I always feel a bit like a cheater whenever I make something out of a boxed mix, especially cake. I mean, c'mon, we all do it, but I always feel that little voice in the back of my head squealing "you could be making this from scratch you lazy bum!"
That's why I'm grateful for recipes like this. It's been completely dolled up as a lovely homemade strawberry cake, swimming in sweet lemon glaze, just begging to be soaked up and licked off the plate. No one needs to know that it took about two minutes to mix up and cost about five dollars. It can be our little secret.
Strawberry Bundt Cake with Lemon Glaze
1 (18 1/4 ounce) box strawberry cake mix (Duncan Hines Moist Deluxe)
1/3 cup vegetable oil
1 cup water
3 large eggs
2 tablespoons sour cream (heaping tablespoons)

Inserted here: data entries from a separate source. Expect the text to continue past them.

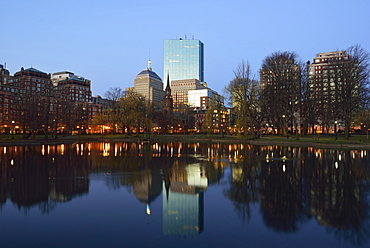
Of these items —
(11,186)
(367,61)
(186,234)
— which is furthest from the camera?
(367,61)

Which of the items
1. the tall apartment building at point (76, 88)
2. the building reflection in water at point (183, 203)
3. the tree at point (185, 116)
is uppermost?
the tall apartment building at point (76, 88)

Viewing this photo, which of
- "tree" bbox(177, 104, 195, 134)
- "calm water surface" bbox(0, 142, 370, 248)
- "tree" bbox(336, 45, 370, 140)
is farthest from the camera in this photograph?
"tree" bbox(177, 104, 195, 134)

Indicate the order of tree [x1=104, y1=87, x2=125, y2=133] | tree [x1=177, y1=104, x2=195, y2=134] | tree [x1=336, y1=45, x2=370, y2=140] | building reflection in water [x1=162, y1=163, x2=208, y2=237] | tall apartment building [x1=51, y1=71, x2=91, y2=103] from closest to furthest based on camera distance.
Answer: building reflection in water [x1=162, y1=163, x2=208, y2=237] < tree [x1=336, y1=45, x2=370, y2=140] < tree [x1=104, y1=87, x2=125, y2=133] < tree [x1=177, y1=104, x2=195, y2=134] < tall apartment building [x1=51, y1=71, x2=91, y2=103]

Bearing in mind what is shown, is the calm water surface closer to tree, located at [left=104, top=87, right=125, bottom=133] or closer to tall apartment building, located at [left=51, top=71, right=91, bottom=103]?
tree, located at [left=104, top=87, right=125, bottom=133]

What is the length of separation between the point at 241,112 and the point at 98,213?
5396 centimetres

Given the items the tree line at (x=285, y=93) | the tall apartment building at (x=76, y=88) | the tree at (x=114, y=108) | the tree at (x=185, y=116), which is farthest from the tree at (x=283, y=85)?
the tall apartment building at (x=76, y=88)

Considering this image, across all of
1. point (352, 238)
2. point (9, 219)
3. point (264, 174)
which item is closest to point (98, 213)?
point (9, 219)

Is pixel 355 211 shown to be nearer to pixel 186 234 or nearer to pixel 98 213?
pixel 186 234

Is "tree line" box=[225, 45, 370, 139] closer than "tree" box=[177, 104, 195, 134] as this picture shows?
Yes

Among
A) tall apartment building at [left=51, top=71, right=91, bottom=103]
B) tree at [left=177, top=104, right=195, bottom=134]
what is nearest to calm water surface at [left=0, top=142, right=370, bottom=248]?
tree at [left=177, top=104, right=195, bottom=134]

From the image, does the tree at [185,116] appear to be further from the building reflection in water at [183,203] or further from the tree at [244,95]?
the building reflection in water at [183,203]

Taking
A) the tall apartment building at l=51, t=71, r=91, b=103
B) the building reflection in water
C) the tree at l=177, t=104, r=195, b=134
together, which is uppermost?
the tall apartment building at l=51, t=71, r=91, b=103

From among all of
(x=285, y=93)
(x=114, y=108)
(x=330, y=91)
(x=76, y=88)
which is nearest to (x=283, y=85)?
(x=285, y=93)

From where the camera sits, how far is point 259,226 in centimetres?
826
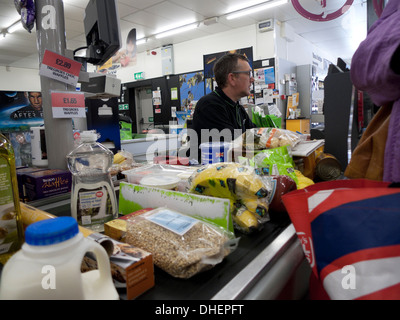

2/3 cup strawberry (either fresh strawberries pulsed a few times with food processor or strawberry pie filling drained w)
1 dash cooking spray (Bakers Joy works best)
1 3/4 cups powdered confectioners' sugar (or 2 cups if thicker texture desired)
5 tablespoons fresh lemon juice
1.Preheat oven to 350 degrees. Spray Bundt or tube pan with Bakers Joy (or spray two 8" pans with cooking spray to make layer cake).
2.Blend together cake mix, oil, water, eggs, and sour cream in large bowl on low speed for 1 minute then medium high speed for 2 minutes.
3.Pulse strawberries a few times until chopped (be careful not to puree them) then stir those into batter by hand then pour batter into Bundt pan (or round pans).
4.Bake for 35-40 minutes for bundt pan until done (bake 30 min for round pans). Remove from oven & let cool in pans on wire rack for 15 minutes before removing from pan.
5.Cool completely then glaze by combining the powdered sugar & lemon juice - whisk together until creamy then drizzle over top and sides of cake.